Elle n’imaginait pas se retrouver un jour à la tête de son canton, lorsque, il y a dix-neuf ans, elle foulait pour la première fois les marches de l’Université. Pourtant, c’est dans un spacieux et confortable bureau de conseillère d’État que nous accueille Rebecca Ruiz, élue le 19 mars dernier par le peuple vaudois. Fraîchement installée dans sa fonction de cheffe du Département de la santé et de l’action sociale, la nouvelle ministre nous accorde une entrevue, casée entre ses multiples réunions.
Assise à une vaste table ovale, elle jette un regard sur son secrétaire massif et jonché de dossiers. «Cette nouvelle fonction demande un important investissement personnel, mais pour moi cela représente aussi le summum de mon engagement social», assure celle qui, il y a seulement treize ans, s’inscrivait au Parti socialiste.
Élue successivement au Conseil communal de Lausanne (deux fois), au Grand conseil vaudois, puis au Conseil national (deux fois aussi) avant d’obtenir à 37 ans un siège à l’Exécutif vaudois, la socialiste a gravi les échelons à toute vitesse. Une rapidité à l’image de sa récente élection, qui n’a pas nécessité plus d’un tour avant que ses concurrents ne s’inclinent spontanément.
Inspirée par ses lectures
Il faut dire que la politique, Rebecca Ruiz l’a dans le sang. Fille d’un militant socialiste lausannois et petite-fille d’une Espagnole communiste emprisonnée sous Franco, elle a été baignée dès l’enfance dans une tradition de gauche. Pourtant, sa volonté de s’engager s’est révélée à l’âge adulte, à la lecture de textes de grands auteurs de sociologie, notamment Pierre Bourdieu, alors qu’elle effectuait une licence dans cette discipline à l’UNIL. «J’avais des intuitions sur les phénomènes que j’observais dans la société, que j’avais moi-même vécus, mais les voir confirmées par des recherches, sur des bases scientifiques étayées, m’a clairement décidée à faire le pas de l’engagement politique», explique l’élue, qui affirme avoir vécu pendant ses études «des prises de conscience extrêmement fortes».
Criminologue chevronnée
Pourtant, les sciences sociales n’étaient, à la base, qu’un «passage obligé» pour accéder ensuite à un diplôme rêvé, celui de criminologie. Fan incontestée de romans policiers depuis l’enfance, fascinée par «les événements, les situations, les caractéristiques personnelles, qui peuvent faire basculer les individus dans ce qu’ils ont de pire», elle a accompli sa vocation en travaillant ensuite dans le domaine durant sept ans. Enquête sur l’ampleur du vandalisme à l’école pour la Ville de Lausanne, étude sur la mise en place d’un code déontologique au sein de la police lausannoise ou encore, pour l’État de Vaud, rapports sur le harcèlement entre enfants… Ces expériences lui ont apporté une expertise, qu’elle a su utiliser en politique en s’impliquant avec ténacité sur le dossier «Sécurité» à ses débuts. Ceci avant de tirer un trait – en tout cas temporaire – sur sa carrière professionnelle.

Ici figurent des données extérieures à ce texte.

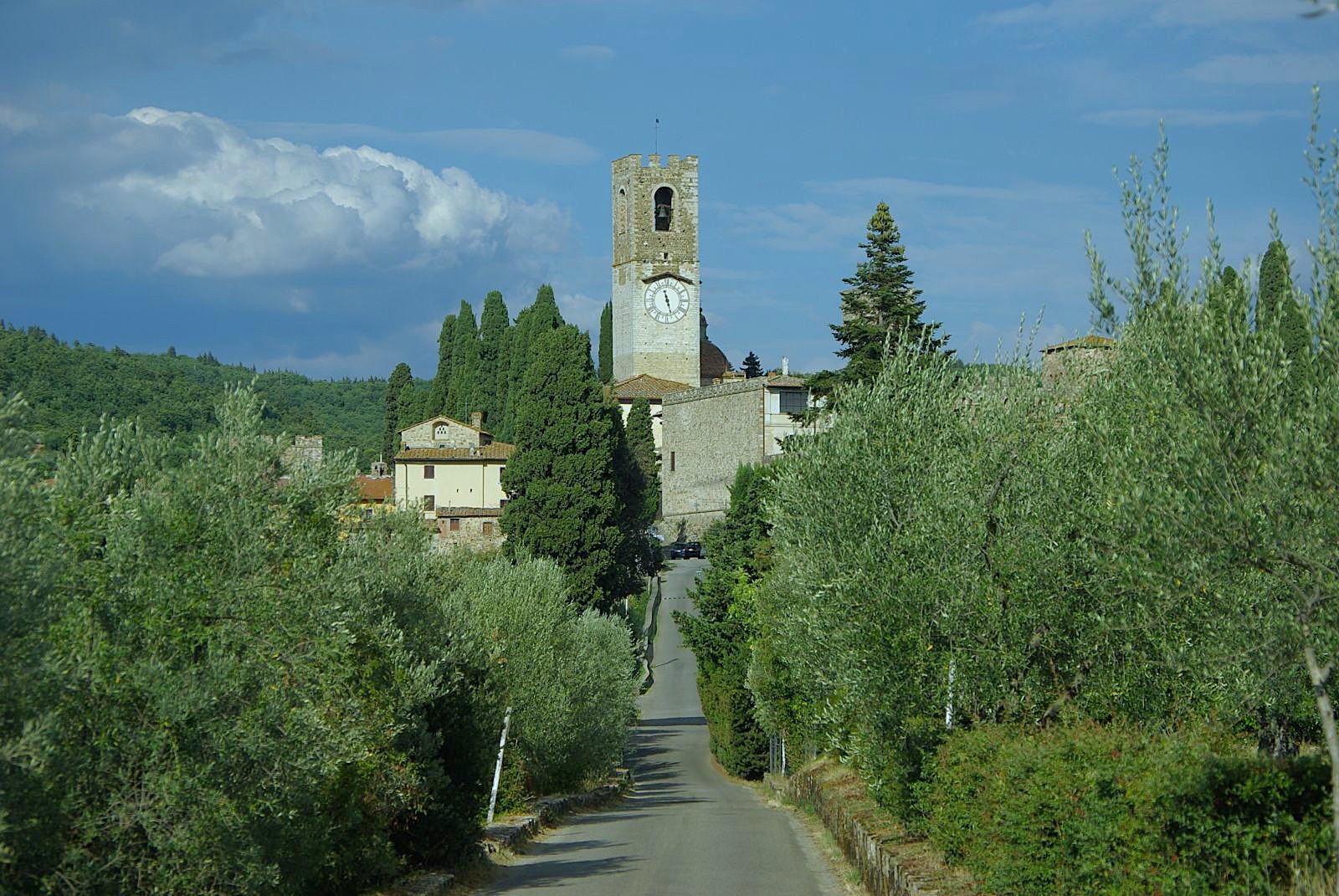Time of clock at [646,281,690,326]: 11:27
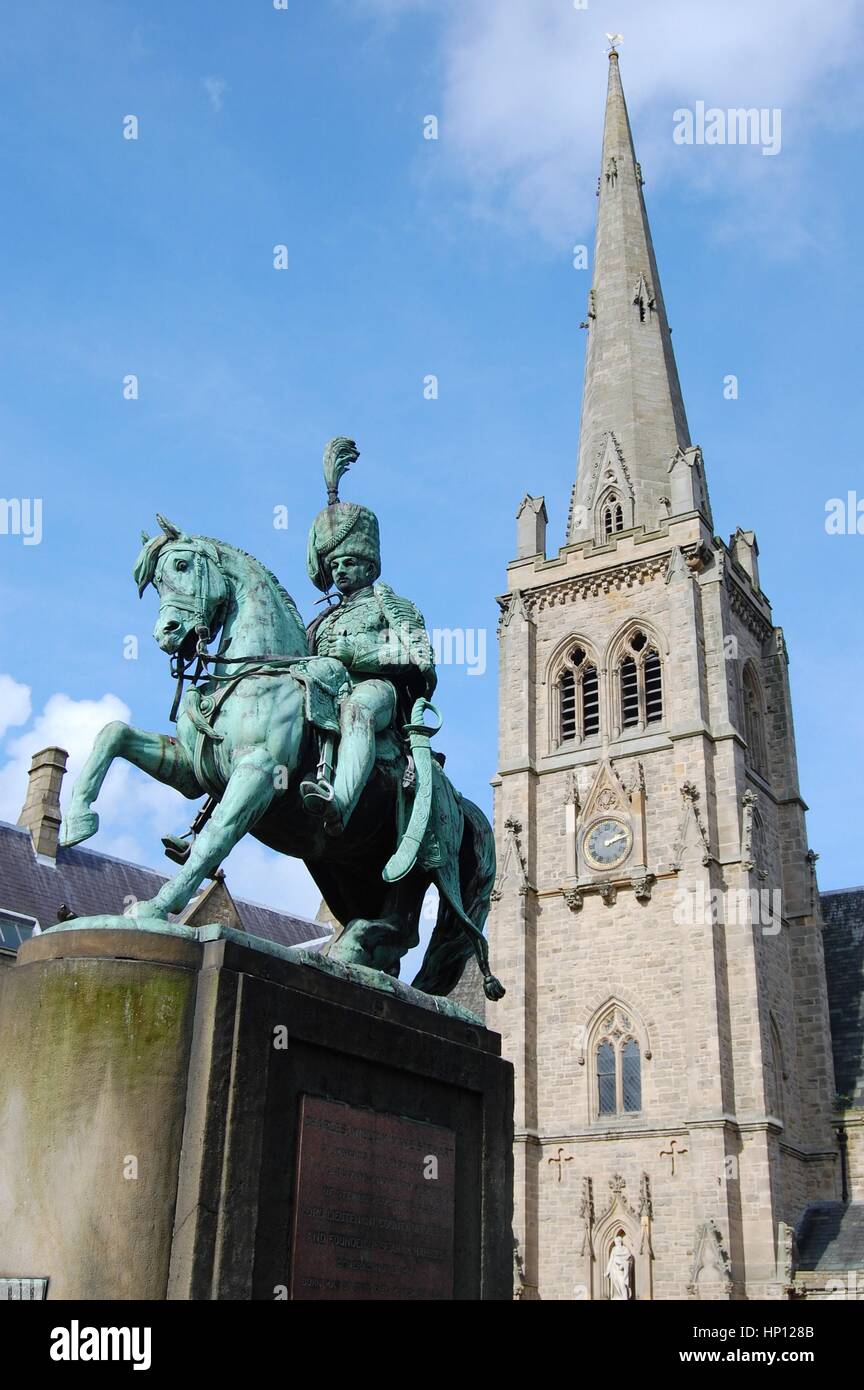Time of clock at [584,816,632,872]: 2:12
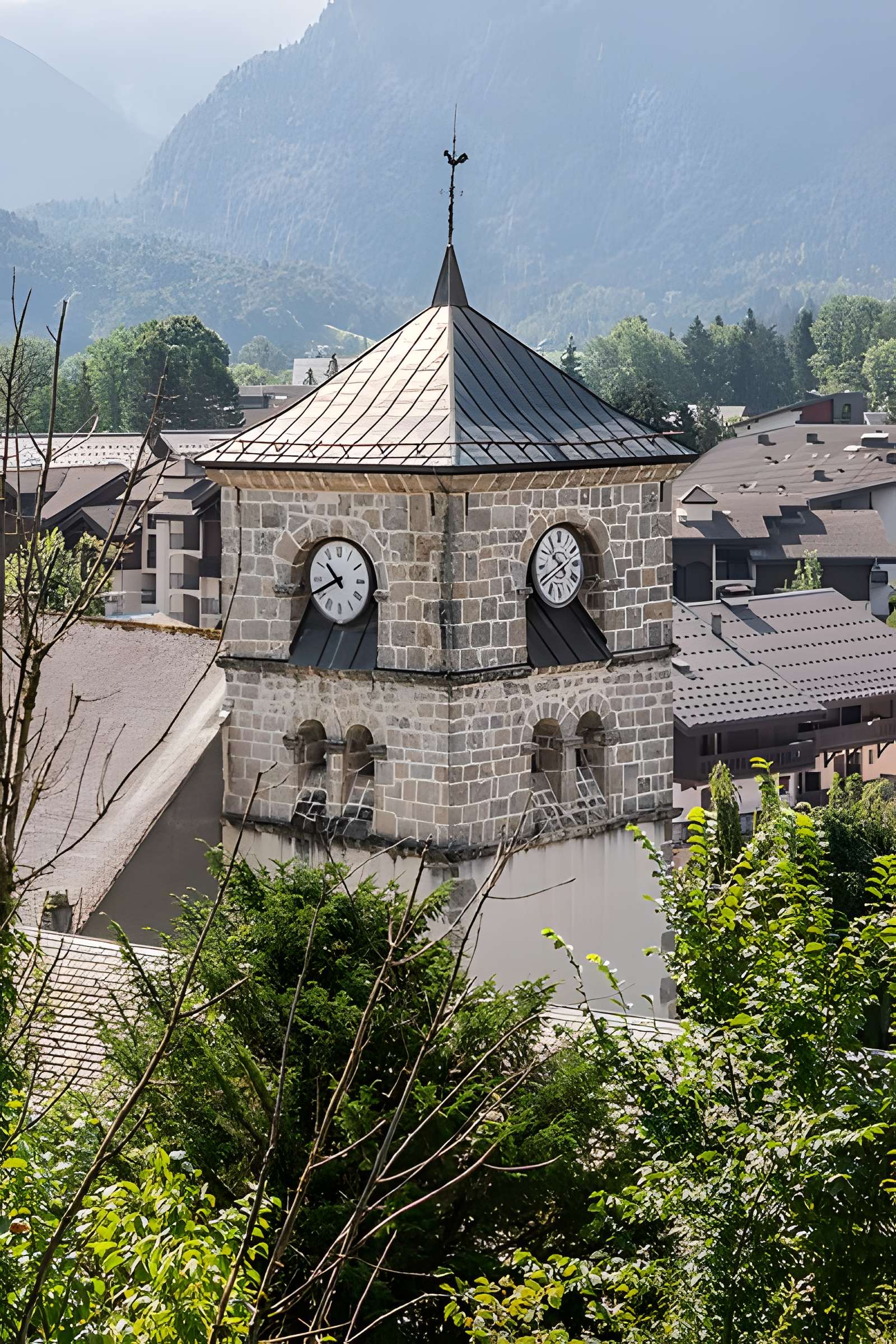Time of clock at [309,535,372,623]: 10:40
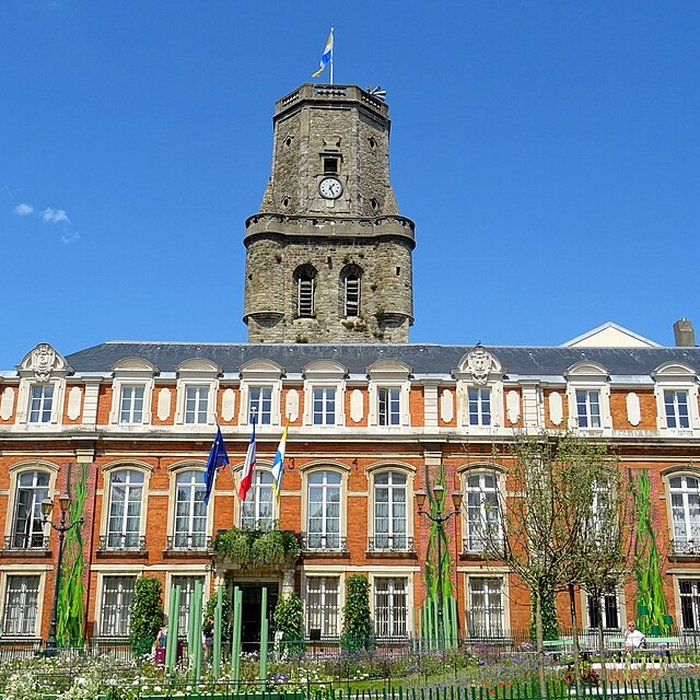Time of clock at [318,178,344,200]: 1:26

Aujourd’hui, Rebecca Ruiz ne regrette pas son choix. «Quand vous vous engagez pour vos idéaux et qu’on sent au sein d’une organisation politique que vous êtes motivée et prête à vous investir – ce que j’ai fait au Parti socialiste – des rencontres et des opportunités se créent», explique-t-elle. Son secret pour réussir? «Avoir la conviction que mon action peut changer les choses et la capacité à écouter ma propre indignation», assure-t-elle d’un regard qui ne cille pas.